Though that plan has been put on the back burner, Fidelity National, which is also the nation’s largest title insurer, is starting to catch the eye of investors. Its shares surged more than 10% early Tuesday after a published report that a pair of investment firms are considering buying part or all of Fidelity National.
“We think the stock, if not the company, is in play,” said Audrey L. Snell, an analyst at the New York investment bank Brean Murray & Co. Inc. “This is a wonderful franchise. If the public markets don’t recognize that value, perhaps it would attract private investors.”
The development may not be precisely what Mr. Foley, Fidelity National’s chairman and chief executive, had in mind when he formed his plan, announced in May, to spin off its growing technology operation. That plan was shelved after Fidelity National announced a deal in September to acquire the Atlanta payment processor InterCept Inc.

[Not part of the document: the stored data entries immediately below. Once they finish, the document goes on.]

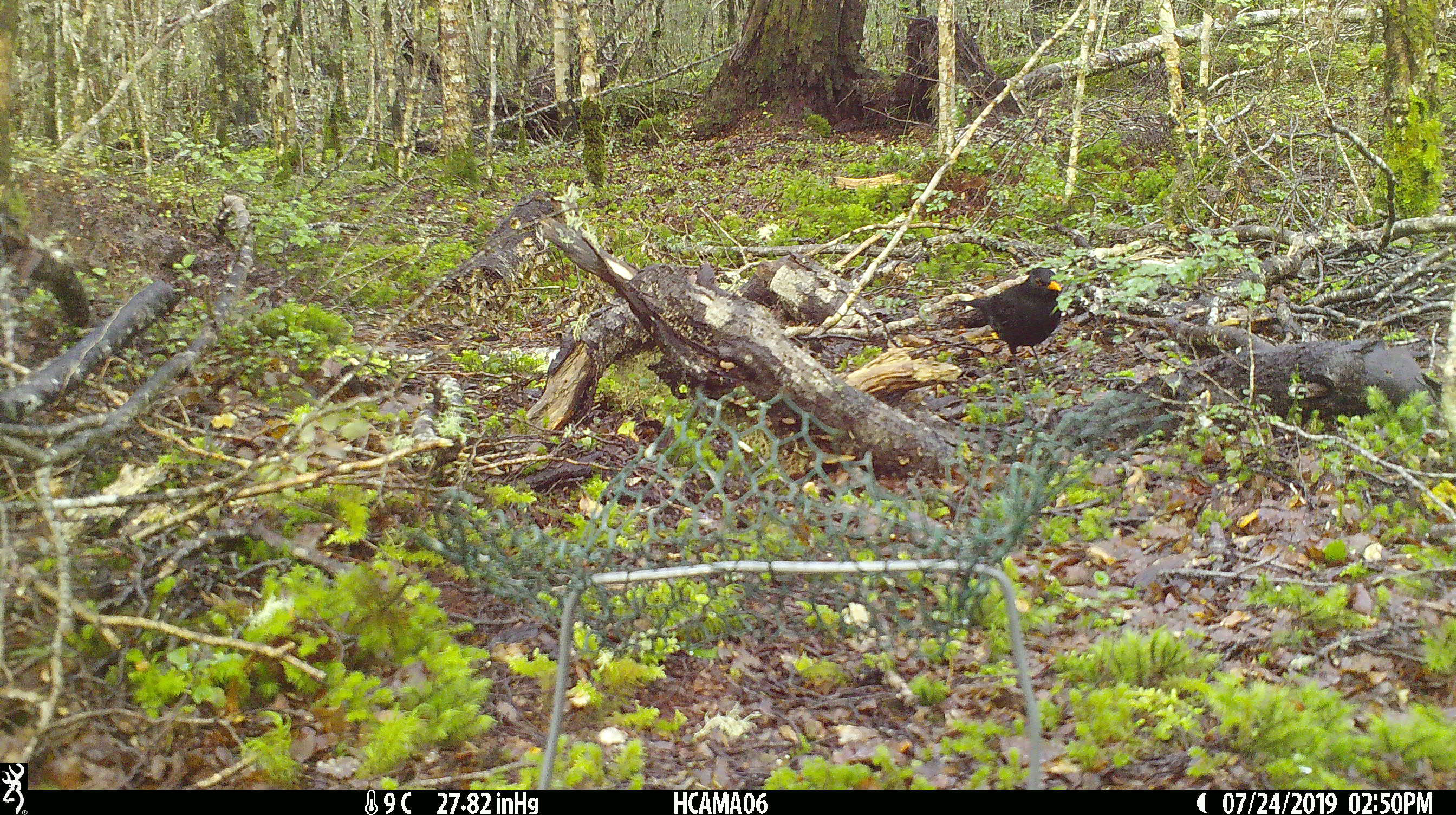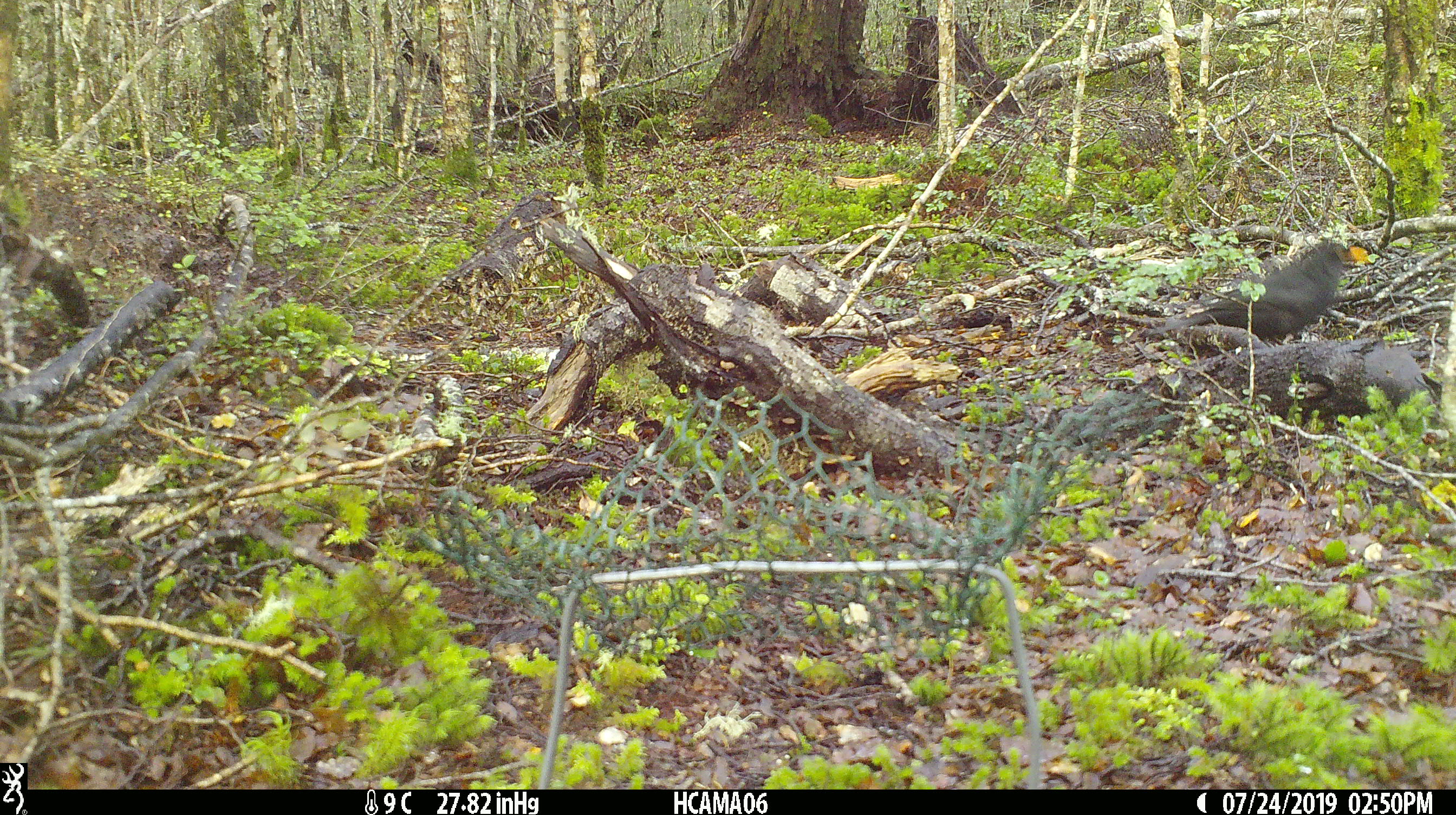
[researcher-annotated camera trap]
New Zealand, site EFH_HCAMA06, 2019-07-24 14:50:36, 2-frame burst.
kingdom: Animalia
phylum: Chordata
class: Aves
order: Passeriformes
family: Turdidae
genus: Turdus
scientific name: Turdus merula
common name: eurasian blackbird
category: blackbird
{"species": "blackbird (eurasian blackbird) (Turdus merula)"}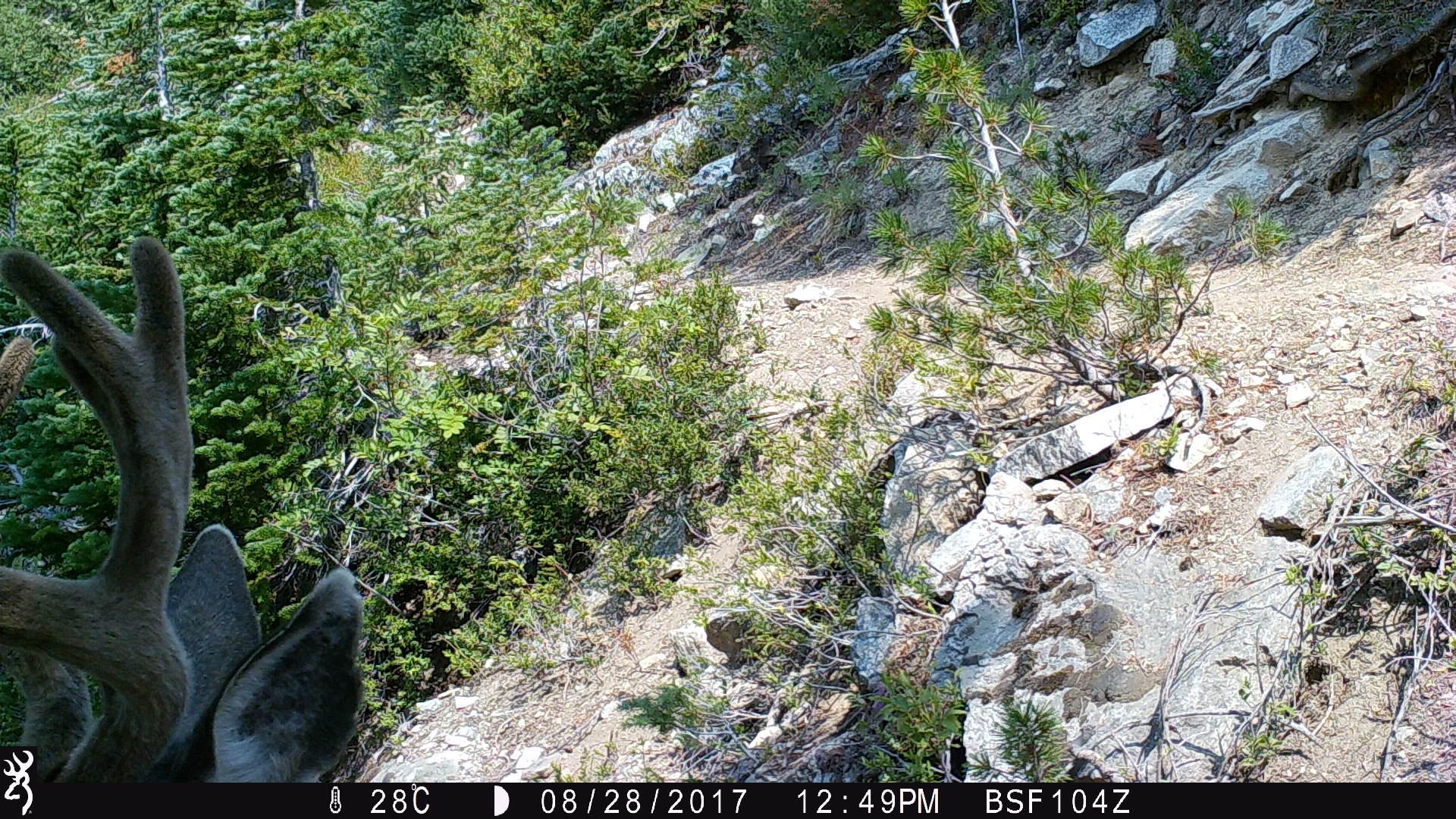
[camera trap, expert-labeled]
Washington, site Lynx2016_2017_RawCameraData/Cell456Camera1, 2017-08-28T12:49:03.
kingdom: Animalia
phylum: Chordata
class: Mammalia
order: Artiodactyla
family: Cervidae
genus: Odocoileus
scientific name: Odocoileus hemionus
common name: mule deer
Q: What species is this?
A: Odocoileus hemionus (mule deer).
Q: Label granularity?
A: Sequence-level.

However, The New York Times reported Tuesday that two private-equity companies — Thomas H. Lee Partners LP of Boston and Texas Pacific Group of Fort Worth — have had at least preliminary discussions about taking Fidelity National private. That report has made the company’s future an open question again.
The buyout firms are considering options ranging from a $9 billion acquisition of the entire company to more modest investments in parts of its business, according to the article, which cited unnamed bankers involved in the talks.
Daniel Kennedy Murphy, Fidelity National’s senior vice president of finance and investor relations, would not discuss the newspaper article. He said his company is continuing to digest InterCept, which was bought this month, and will revisit plans next year for a spinoff of its Fidelity Information Services.
A spokeswoman for Texas Pacific likewise would not discuss the article, and a spokeswoman for Thomas Lee Partners did not return a call seeking comment.
Analysts said Fidelity National probably deserves a higher stock price.
“It seems like the market always discounts what this company does,” said Shane Diamant, an analyst at Stephens Inc. of Little Rock.
Since entering the financial outsourcing business in April 2003 by buying Alltel Information Services, Fidelity National has built its technology operations through a series acquisitions. Financial services and software now represent roughly a third of total revenues.
The technology operation’s growth had been expected to increase the company’s stock price, but “it hasn’t really done that,” Mr. Diamant said. Instead, the share price continues to reflect a valuation as an insurance company. (Mr. Foley also has raised that notion in his public comments in the past.)
Ms. Snell of Brean Murray said that $9 billion might not be enough to make it worthwhile to take Fidelity National private. That figure would represent only a 30% premium to Monday’s market price, not accounting for the impact of debt, she said.
That price is “in the same ballpark as my operating price” per share for Fidelity National, Ms. Snell said. “It may not be sufficient to the board and the shareholders.”
Others cautioned that increased debt could hurt Fidelity National’s operations and growth prospects. As of Sept. 30 it had less than $850 million of long-term debt on its balance sheet. This month it said that it had tapped a credit line for $410 million to help pay for the InterCept acquisition.
Bill Bradway, a vice president at the Framingham, Mass., research firm Financial Insights Inc., also expressed concern about a buyout. “It puts a lot of pressure on the financials of the IT servicing company. It reduces, almost eliminates, any room for errors in operations.”
And if Fidelity National no longer had stock trading in public markets, it could lose an important currency for financing further acquisitions, he said. “Is a seller going to want to take equity in a private company?”